En parlant d'un monde plus durable, comment lisez-vous la concomitance des crises économiques, financières et écologiques ?

Cette concomitance n'est pas un hasard : elle exprime une certaine mutation des aspirations qui sous-tendent la consommation. Du « toujours plus tout de suite », on passe désormais au « mieux et durable ». La notion de propriété évolue dans de nombreux domaines vers la notion d'usage. On passe de l'accumulation de biens de manière permanente à l'usage de services au moment où l'on en a besoin.

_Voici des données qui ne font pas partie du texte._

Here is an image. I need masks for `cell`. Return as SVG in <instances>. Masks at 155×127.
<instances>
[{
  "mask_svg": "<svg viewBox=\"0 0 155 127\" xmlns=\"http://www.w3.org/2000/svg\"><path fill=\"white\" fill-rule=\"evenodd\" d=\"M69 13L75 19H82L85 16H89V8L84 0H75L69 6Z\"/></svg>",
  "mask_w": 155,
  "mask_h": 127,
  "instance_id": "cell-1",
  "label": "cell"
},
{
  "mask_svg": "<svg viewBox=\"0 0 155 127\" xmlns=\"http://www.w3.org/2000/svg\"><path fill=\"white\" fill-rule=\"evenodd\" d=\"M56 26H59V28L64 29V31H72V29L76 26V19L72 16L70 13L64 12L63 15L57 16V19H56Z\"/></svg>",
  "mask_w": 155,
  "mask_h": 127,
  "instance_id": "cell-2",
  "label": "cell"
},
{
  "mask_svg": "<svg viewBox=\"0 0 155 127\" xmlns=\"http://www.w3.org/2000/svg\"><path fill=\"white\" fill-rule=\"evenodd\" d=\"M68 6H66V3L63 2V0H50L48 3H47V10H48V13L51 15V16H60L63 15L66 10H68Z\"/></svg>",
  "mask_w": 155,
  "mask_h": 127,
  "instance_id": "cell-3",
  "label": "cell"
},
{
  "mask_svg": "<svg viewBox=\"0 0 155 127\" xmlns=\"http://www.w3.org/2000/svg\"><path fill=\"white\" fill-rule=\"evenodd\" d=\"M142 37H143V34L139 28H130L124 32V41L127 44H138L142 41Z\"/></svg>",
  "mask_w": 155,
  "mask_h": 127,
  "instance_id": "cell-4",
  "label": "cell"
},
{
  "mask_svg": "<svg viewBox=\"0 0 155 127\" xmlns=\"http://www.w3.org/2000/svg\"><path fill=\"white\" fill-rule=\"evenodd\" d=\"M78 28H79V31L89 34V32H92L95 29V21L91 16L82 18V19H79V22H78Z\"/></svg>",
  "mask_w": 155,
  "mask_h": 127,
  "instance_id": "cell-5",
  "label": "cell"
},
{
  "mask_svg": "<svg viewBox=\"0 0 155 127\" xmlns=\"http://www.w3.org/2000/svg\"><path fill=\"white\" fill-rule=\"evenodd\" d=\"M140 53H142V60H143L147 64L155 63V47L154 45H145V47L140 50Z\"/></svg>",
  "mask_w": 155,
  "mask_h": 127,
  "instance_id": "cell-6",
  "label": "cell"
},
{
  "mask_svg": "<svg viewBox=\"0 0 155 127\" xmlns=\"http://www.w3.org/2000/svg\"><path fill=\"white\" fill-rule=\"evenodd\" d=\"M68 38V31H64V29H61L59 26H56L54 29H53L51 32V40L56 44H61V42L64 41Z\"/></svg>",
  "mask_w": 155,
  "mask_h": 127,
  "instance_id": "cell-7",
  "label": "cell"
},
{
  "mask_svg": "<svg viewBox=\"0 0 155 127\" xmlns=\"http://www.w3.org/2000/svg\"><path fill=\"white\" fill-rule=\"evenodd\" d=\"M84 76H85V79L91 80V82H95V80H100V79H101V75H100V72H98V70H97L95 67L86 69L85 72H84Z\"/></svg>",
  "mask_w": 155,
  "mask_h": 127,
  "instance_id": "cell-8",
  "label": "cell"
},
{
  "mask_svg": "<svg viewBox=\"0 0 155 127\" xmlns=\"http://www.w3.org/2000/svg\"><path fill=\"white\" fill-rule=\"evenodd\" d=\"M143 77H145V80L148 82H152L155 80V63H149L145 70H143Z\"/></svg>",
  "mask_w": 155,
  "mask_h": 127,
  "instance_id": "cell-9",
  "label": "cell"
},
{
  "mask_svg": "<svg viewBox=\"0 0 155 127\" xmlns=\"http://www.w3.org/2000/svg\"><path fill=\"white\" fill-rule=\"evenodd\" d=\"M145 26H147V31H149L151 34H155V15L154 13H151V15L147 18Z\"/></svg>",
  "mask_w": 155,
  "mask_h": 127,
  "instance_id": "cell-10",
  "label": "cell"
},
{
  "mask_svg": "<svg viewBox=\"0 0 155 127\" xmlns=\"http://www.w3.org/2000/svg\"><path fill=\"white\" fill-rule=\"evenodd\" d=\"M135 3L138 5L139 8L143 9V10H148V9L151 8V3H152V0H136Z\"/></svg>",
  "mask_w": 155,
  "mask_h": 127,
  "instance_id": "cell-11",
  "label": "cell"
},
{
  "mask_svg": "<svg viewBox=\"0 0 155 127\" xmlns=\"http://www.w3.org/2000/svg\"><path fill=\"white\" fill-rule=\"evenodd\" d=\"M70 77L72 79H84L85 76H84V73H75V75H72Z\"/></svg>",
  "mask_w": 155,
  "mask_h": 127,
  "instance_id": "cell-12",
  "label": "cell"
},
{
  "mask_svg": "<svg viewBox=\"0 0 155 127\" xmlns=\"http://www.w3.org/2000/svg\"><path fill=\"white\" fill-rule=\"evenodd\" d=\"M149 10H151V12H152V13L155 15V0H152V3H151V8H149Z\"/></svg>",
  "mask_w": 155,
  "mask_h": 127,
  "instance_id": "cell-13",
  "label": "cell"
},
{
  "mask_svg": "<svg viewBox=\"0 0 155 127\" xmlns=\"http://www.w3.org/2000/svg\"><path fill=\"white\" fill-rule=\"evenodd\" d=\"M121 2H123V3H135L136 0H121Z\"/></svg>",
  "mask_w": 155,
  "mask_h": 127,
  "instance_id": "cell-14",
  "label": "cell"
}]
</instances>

On perçoit enfin qu'il est absurde, et même dangereux pour l'avenir du système, de manger des tomates et des cerises en hiver. Ce que l'on comprend, c'est que cette surabondance des produits, et surtout cette disponibilité permanente, peut être un non-sens écologique, donc économique. Cette crise va sûrement nous amener à remettre de la pertinence dans nos choix.

Cela peut-il contribuer à changer les modèles économiques de ceux qui fabriquent, et vendent, des biens et des services ?

Il est clair que la crise a été d'une telle violence que les adaptations des modèles à la marge, la simple réduction des coûts, ne suffisent plus. Chacun a été amené à repenser les éléments fondamentaux de son modèle, c'est-à-dire anticiper l'évolution des attentes de ses clients, revoir son offre et faire évoluer en profondeur sa manière de travailler.

La montée des femmes dans l'économie, leur importance relative, est-elle étrangère à l'avènement d'un « monde d'après » ?

Il est vrai que préférer l'usage de l'automobile à sa possession statutaire me semble être un trait plutôt féminin ! Les femmes apportent incontestablement une diversité de regards là où elles sont présentes. Elles ne seront donc pas étrangères à une redéfinition de l'ordre des priorités et à un élargissement du spectre, s'il a lieu. Mais le risque de ce genre de déclaration sur le rôle des femmes en général est de caricaturer le propos, et donc de le rendre inaudible.

Vous êtes connue pour être aussi une vigie attentive du monde de l'art contemporain. Les artistes, qui captent avant les autres les mutations profondes de la société, disentils quelque chose du « monde d'après » ?

Après les installations éphémères et les vidéos représentant un monde absurde et violent, certains artistes reviennent aux techniques classiques de l'art, comme la peinture ou la sculpture. Ils expriment quelque chose de nouveau, en particulier les artistes femmes. Julie Mehretu et Dominique Gonzalez-Foerster, par exemple, révèlent un monde qui a besoin d'être rassuré par plus de calme et de beauté. Si on sait les écouter, on vit peut-être une convulsion salvatrice.